If the OCR engine hasn’t been successful after __ seconds, FileCenter will give up and move on
to the next page. For reference, most pages, even tough ones, can be recognized in under 30
seconds.
Page Threads. To speed up OCR, you can have FileCenter OCR more than one page at a time.
Most modern hardware can handle this without bogging down. Use this setting to specify the
number of pages you want OCRed simultaneously (current limit: 2).
Pro Only: This option is only available in FileCenter Professional.
Page Text. When FileCenter creates a searchable PDF, it puts the text character-aligned behind
the words in the scan. Some users prefer to have the text lumped in a single hidden paragraph
at the top of the page, which reduces the file size slightly and reduces the number of text
objects in the document. To do this, change the Embedded Text option to Top of Page.
Most users should leave this set to Word-Aligned.

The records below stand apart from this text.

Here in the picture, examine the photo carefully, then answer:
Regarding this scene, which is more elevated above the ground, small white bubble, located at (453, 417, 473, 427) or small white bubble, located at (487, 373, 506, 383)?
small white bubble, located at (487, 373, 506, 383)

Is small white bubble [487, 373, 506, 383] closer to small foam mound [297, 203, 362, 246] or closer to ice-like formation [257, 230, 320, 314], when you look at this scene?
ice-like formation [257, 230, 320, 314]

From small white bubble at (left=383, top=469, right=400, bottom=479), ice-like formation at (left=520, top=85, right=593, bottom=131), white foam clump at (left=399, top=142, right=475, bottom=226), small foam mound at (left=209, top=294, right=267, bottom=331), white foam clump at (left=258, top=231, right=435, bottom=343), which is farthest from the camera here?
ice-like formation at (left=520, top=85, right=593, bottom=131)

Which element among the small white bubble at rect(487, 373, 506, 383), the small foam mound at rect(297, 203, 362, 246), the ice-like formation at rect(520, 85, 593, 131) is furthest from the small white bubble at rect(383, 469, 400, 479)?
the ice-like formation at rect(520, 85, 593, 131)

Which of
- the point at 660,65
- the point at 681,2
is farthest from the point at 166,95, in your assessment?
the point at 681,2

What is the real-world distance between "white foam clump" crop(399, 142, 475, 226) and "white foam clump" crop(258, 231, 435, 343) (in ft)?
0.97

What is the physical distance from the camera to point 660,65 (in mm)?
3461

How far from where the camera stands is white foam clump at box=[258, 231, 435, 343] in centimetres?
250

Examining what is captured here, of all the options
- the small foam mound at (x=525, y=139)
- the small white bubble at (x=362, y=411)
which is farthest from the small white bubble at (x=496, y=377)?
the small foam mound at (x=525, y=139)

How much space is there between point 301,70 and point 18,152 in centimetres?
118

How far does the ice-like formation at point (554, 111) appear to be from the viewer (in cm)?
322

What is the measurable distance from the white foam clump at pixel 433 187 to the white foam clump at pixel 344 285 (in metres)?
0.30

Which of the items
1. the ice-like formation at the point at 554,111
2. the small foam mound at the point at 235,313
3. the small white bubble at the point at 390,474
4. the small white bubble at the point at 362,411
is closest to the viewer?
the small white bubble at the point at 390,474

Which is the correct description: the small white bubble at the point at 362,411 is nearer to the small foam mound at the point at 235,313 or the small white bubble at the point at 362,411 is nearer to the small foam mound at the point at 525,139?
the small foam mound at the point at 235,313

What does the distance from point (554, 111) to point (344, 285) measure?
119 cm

Line Breaks. When you’re sending the OCR text to a word processor, FileCenter needs to know
where to put line breaks. You have three options:
By Paragraph. FileCenter will try to figure out where paragraphs end based on punctuation. For
example, if a period falls at the end of a line, it’s probably the last sentence in the paragraph.
FileCenter will insert two returns wherever it thinks a paragraph ends. If you choose this option,
you should proofread the text to make sure all of the line breaks were handled correctly.
By Line. FileCenter will preserve the original lines from the document. This means that one
horizontal line of text in the document will be one line of text. In other words, wherever a line
wraps in the document, FileCenter will insert a line break. FileCenter will not try to figure out
paragraph endings.
None. FileCenter will not insert any line breaks. The text will come out as one continuous line of
text.
Limit OCR To __ Pages. If your main reason for running OCR is to make the PDF searchable, you
might find that most of the important information is in the first few pages of the document. If
that’s true, you can save a lot of time by limiting OCR to the first few pages, especially if you
scan documents that are dozens or hundreds of pages long.
Use the Limit OCR option to choose how many pages of the document you want to OCR. OCR
will quit once those pages are done.